Records for the exercise>
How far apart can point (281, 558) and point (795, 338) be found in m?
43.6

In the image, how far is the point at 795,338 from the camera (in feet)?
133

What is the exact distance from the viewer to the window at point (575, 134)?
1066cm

Request> Return all of the records above verbatim, keeping their original order.

Completed exercise>
How far apart can point (281, 558) and point (795, 338) be found in m?
43.6

In the image, how far is the point at 795,338 from the camera (in feet)?
133

What is the exact distance from the viewer to the window at point (575, 134)?
1066cm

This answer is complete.